■ **What you should do**
Reproduce all the lines below exactly and omit the images.

■ **Records supplied**
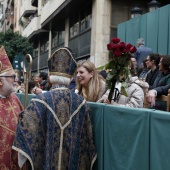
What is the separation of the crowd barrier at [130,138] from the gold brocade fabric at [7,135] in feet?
2.94

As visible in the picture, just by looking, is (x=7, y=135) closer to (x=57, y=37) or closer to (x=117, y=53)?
(x=117, y=53)

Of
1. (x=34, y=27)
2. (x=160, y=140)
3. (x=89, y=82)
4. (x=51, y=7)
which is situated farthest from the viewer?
(x=34, y=27)

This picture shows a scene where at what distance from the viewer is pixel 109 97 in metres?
4.77

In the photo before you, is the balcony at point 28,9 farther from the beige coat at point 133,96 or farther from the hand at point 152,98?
the hand at point 152,98

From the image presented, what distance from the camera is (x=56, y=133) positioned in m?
4.04

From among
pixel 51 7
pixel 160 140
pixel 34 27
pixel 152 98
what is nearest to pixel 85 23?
pixel 51 7

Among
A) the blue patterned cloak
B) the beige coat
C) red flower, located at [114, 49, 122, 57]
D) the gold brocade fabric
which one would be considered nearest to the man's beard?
the gold brocade fabric

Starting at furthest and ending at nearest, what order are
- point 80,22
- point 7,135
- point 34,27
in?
point 34,27 → point 80,22 → point 7,135

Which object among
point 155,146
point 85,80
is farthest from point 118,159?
point 85,80

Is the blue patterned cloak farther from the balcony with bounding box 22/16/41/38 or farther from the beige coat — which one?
the balcony with bounding box 22/16/41/38

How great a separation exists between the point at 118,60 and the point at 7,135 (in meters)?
1.50

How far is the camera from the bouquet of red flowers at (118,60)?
461cm

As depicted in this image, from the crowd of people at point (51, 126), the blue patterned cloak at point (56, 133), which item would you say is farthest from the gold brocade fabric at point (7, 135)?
the blue patterned cloak at point (56, 133)

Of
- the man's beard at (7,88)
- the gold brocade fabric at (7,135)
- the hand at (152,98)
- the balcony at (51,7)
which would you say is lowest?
the gold brocade fabric at (7,135)
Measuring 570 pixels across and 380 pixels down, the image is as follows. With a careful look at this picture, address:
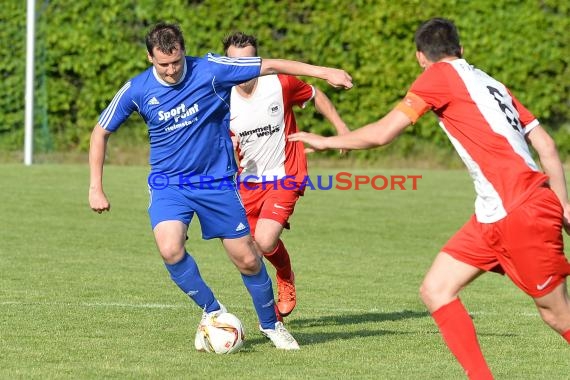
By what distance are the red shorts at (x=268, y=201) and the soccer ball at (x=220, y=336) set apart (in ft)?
4.80

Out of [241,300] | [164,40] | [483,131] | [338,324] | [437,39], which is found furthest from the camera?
[241,300]

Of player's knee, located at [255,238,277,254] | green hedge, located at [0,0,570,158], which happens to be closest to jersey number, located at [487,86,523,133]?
player's knee, located at [255,238,277,254]

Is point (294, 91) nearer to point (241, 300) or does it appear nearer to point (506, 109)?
point (241, 300)

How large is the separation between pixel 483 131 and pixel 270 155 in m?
3.18

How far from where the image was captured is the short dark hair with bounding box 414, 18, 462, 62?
579 centimetres

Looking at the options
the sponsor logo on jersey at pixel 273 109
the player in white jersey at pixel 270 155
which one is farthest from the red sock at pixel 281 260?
the sponsor logo on jersey at pixel 273 109

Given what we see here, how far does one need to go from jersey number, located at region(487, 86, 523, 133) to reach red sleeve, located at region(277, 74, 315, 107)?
3.10 m

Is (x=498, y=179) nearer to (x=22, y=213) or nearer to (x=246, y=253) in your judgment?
(x=246, y=253)

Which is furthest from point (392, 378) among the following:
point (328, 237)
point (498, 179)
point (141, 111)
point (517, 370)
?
point (328, 237)

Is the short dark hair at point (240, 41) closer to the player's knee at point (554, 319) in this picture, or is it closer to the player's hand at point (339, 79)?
the player's hand at point (339, 79)

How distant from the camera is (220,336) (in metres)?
6.99

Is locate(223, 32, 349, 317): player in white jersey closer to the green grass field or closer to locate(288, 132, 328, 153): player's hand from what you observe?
the green grass field

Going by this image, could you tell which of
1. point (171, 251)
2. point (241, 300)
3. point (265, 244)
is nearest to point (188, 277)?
point (171, 251)

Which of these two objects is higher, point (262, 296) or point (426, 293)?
point (426, 293)
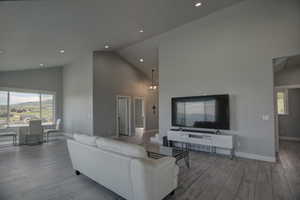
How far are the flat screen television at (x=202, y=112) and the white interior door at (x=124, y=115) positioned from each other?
11.2 feet

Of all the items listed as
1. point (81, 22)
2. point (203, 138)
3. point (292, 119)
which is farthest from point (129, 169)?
point (292, 119)

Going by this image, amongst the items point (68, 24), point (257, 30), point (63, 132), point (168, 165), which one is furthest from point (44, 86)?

■ **Complete output**
What is the separation of the crowd barrier at [130,138] from the gold brocade fabric at [7,135] in feet?
2.94

As visible in the picture, just by looking, is (x=7, y=135) closer to (x=57, y=37) or closer to (x=117, y=53)?
(x=117, y=53)

Of
1. (x=34, y=27)
2. (x=160, y=140)
3. (x=89, y=82)
4. (x=51, y=7)
which is situated farthest from the viewer?
(x=34, y=27)

This picture shows a scene where at what distance from the viewer is pixel 109 97 in metres?
4.77

In the photo before you, is the balcony at point 28,9 farther from the beige coat at point 133,96 or farther from the hand at point 152,98?
the hand at point 152,98

From the image presented, what distance from the camera is (x=56, y=133) positioned in m?
4.04

From among
pixel 51 7
pixel 160 140
pixel 34 27
pixel 152 98
what is nearest to pixel 85 23?
pixel 51 7

Among
A) the blue patterned cloak
B) the beige coat
C) red flower, located at [114, 49, 122, 57]
D) the gold brocade fabric
which one would be considered nearest to the man's beard?
the gold brocade fabric

Starting at furthest and ending at nearest, what order are
- point 80,22
- point 7,135
- point 34,27
in?
point 34,27 → point 80,22 → point 7,135

Which object among
point 155,146
point 85,80
is farthest from point 118,159?
point 85,80

Is the blue patterned cloak farther from the balcony with bounding box 22/16/41/38 or farther from the beige coat — which one?
the balcony with bounding box 22/16/41/38

How great a separation exists between the point at 118,60 and the point at 7,135 (in meters)?
1.50

How far is the camera from the bouquet of red flowers at (118,60)?
461cm

As depicted in this image, from the crowd of people at point (51, 126), the blue patterned cloak at point (56, 133), which item would you say is farthest from the gold brocade fabric at point (7, 135)?
the blue patterned cloak at point (56, 133)

Of
- the man's beard at (7,88)
- the gold brocade fabric at (7,135)
- the hand at (152,98)
- the balcony at (51,7)
which would you say is lowest?
the gold brocade fabric at (7,135)
Measuring 570 pixels across and 380 pixels down, the image is as follows. With a careful look at this picture, address:
By what distance are the red shorts at (x=268, y=201) and the soccer ball at (x=220, y=336) set apart (in ft)?
4.80

Out of [241,300] | [164,40] | [483,131] | [338,324] | [437,39], which is found furthest from the camera?
[241,300]

Of player's knee, located at [255,238,277,254] | green hedge, located at [0,0,570,158], which happens to be closest to jersey number, located at [487,86,523,133]?
player's knee, located at [255,238,277,254]

Is point (294, 91) nearer to point (241, 300) or does it appear nearer to point (506, 109)?
point (241, 300)

How large is the separation between pixel 483 131 and pixel 270 155 in m?
3.18

How far from where the image was captured is the short dark hair with bounding box 414, 18, 462, 62?
579 centimetres

Looking at the options
the sponsor logo on jersey at pixel 273 109
the player in white jersey at pixel 270 155
which one is farthest from the red sock at pixel 281 260?
the sponsor logo on jersey at pixel 273 109

Given what we see here, how far does one need to go from jersey number, located at region(487, 86, 523, 133) to reach red sleeve, located at region(277, 74, 315, 107)?
3.10 m

Is (x=498, y=179) nearer to (x=22, y=213) or nearer to (x=246, y=253) in your judgment?
(x=246, y=253)

Which is furthest from point (392, 378) among the following:
point (328, 237)
point (498, 179)
point (141, 111)
point (517, 370)
?
point (328, 237)

Is the short dark hair at point (240, 41) closer to the player's knee at point (554, 319) in this picture, or is it closer to the player's hand at point (339, 79)?
the player's hand at point (339, 79)

How distant from the camera is (220,336) (in metres)?
6.99

Is locate(223, 32, 349, 317): player in white jersey closer to the green grass field or closer to locate(288, 132, 328, 153): player's hand from what you observe?
the green grass field

Going by this image, could you tell which of
1. point (171, 251)
2. point (241, 300)
3. point (265, 244)
is nearest to point (188, 277)?
point (171, 251)

Which of these two objects is higher, point (262, 296) or point (426, 293)?
point (426, 293)
How far are the flat screen television at (x=202, y=112) and the white interior door at (x=124, y=115) positioned from each other?
11.2 feet

Of all the items listed as
1. point (81, 22)
2. point (203, 138)
3. point (292, 119)
which is farthest from point (129, 169)?
point (292, 119)

Going by this image, amongst the items point (68, 24), point (257, 30), point (63, 132), point (168, 165), which one is furthest from point (44, 86)?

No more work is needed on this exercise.